If you don't have a smoker, you really can't do this recipe. The "smoked" part is the best part! We HAVE used a charcoal grill with smoking woodchips over the top in a pinch before, but it's hard to keep a regulated temperature, which is crucial. You CAN make a smoker out of cardboard, which we've also done in a pinch, but you're going to have to ask Alton Brown about that one.
Directions
1) This part is, in theory, optional, but should always be done. The flavor difference is noticable. Add a half cup of
sugar and a half cup of salt to a pot large enough to fully submerge the chicken in. Add a mixture of 3:1 water to cider,
stir with passion until the salt and sugar are well mixed and dissolved. Fully submerge the chicken. This is called a
"brine" and it's purpose is to break down the meat to make it much more tender. The chicken should be left in the brine for
at least a couple of hours. It's best to leave it in the refridgerator overnight if at all possible.
2) Place the woodchips in a bowl and soak them with a combination of water and cider. Bear in mind, though, that you'll
need to leave at least 4 or so cups of cider for later.

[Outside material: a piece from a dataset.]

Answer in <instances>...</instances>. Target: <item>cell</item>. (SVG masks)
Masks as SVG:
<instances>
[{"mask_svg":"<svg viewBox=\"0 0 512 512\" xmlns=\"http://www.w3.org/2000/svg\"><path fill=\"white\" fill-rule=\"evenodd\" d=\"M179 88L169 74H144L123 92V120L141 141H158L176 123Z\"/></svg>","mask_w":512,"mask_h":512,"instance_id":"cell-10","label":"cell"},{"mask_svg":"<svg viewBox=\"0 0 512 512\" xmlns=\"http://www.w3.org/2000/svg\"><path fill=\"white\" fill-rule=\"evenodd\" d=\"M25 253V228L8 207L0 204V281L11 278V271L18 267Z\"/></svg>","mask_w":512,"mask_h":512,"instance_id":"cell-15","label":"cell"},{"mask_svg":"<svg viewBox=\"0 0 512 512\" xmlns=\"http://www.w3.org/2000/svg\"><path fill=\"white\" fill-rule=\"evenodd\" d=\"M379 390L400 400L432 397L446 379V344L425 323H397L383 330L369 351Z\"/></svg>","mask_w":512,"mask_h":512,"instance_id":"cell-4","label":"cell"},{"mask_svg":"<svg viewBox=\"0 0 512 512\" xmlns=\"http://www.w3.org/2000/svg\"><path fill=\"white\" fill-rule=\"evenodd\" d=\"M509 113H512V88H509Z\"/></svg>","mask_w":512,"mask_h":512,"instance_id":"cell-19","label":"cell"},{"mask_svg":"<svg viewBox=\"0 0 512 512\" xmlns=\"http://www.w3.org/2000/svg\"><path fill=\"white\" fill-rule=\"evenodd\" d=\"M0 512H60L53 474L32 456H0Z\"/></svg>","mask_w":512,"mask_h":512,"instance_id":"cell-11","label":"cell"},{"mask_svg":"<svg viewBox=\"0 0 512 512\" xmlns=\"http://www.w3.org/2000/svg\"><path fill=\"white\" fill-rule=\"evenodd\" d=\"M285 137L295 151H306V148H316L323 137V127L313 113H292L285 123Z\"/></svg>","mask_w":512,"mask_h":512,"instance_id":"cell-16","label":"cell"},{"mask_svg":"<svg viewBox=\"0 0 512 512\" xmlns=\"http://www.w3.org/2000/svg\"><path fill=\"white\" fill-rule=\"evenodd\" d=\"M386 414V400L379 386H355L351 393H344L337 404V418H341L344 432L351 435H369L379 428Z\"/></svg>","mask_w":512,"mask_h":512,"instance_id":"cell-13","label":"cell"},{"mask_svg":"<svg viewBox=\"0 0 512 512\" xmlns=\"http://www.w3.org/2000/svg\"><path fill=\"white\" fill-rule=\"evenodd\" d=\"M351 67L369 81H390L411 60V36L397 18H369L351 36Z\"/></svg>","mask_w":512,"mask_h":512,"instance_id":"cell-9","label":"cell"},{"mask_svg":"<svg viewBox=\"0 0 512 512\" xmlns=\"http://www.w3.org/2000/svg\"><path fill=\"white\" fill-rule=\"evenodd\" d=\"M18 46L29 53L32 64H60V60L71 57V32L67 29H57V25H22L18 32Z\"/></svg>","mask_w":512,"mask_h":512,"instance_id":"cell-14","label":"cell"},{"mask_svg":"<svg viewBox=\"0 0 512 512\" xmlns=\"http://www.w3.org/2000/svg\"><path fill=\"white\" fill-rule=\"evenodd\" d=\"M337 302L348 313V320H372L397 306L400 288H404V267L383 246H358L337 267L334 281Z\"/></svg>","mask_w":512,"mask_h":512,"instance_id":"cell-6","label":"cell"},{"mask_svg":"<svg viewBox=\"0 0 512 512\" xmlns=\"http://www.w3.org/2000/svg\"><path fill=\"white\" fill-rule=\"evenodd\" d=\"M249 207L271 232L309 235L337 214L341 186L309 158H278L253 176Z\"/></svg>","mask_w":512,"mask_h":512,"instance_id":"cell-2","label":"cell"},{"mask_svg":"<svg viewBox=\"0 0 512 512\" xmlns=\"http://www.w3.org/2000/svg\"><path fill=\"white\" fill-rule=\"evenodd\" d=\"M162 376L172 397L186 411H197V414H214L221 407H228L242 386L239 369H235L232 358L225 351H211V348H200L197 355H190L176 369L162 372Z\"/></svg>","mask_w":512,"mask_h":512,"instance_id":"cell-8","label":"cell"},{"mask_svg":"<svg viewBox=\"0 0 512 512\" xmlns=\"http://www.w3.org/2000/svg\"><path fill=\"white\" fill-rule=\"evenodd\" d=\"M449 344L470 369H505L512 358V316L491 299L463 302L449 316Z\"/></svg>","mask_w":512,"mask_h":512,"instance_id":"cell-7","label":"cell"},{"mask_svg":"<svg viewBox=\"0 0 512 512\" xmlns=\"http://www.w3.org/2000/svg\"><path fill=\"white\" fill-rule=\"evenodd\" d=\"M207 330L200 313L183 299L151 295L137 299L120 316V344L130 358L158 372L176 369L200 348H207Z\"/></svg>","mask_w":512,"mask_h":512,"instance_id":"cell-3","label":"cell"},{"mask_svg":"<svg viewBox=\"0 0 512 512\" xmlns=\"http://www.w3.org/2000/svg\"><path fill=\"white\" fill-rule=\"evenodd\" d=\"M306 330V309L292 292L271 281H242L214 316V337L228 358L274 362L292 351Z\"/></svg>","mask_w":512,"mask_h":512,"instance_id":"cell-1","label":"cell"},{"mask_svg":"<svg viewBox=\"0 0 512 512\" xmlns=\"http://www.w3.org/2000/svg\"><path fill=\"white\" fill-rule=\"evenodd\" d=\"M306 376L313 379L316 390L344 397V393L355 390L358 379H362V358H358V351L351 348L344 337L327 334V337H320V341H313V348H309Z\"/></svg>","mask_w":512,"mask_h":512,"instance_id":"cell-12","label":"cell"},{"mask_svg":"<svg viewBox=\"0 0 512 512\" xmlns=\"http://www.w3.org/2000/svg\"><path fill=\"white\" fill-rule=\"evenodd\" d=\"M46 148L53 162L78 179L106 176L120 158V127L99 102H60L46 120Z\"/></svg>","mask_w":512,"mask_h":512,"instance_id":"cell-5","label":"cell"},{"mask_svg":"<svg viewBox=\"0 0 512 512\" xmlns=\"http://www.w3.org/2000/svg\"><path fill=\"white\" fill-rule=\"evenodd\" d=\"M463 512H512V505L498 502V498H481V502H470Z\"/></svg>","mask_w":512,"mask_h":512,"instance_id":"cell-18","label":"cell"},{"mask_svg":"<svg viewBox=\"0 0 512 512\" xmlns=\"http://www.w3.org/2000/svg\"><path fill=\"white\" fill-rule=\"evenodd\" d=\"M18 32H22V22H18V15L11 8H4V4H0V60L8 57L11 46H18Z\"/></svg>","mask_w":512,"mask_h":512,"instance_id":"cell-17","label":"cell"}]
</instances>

3) There will be some fat and extra skin around the giant hole where the chicken's ass was. Go ahead and cut it off. Don't
remove skin that's over the meat, though. If you'd like, you can remove that extra skin connecting the two pieces of
the wings as well. Now dry the chicken, rub some butter on the skin, and add your spices. Try to add about the same amount
of spice over the whole chicken, front and back. Cut the apple up and stuff it inside the chicken. If you have injectable
creole butter, you can go ahead and inject it now. Be sure to inject around the breast and the thighs, where most of the meat is.
4) Most smokers have some sort of tub or bowl to place liquid in (to keep the meat from drying out). If it doesn't have one,
get a bowl of some sort that can withstand heat and hold liquid. Add 10 oz of the beer to the container
(the other two are for you ;)...) and what's left of the stick of butter. Add several cups of cider to the mix. Finally,
if you've got it, sprinkle paprika evenly on top of the liquid. If you don't have a place for this in your smoker,
place a rack below the chicken and slide the bowl on the lower rack.
5) Drain the water from your woodchips and put them wherever woodchips go in your smoker. You'll want at least a few good
handfulls of woodchips.
6) Keep your smoker temprature consistantly at a little less than 200 degrees. Put the water/cider mixture and chicken in!
Chickens take roughly 3 hours to smoke. Be sure to rotate out your wood, depending on how spent it is, every hour
or hour and a half. Just be sure the smoker is constantly smoking!
If it's done right, this can easily be a crowd favorite and some of the best chicken you've ever had.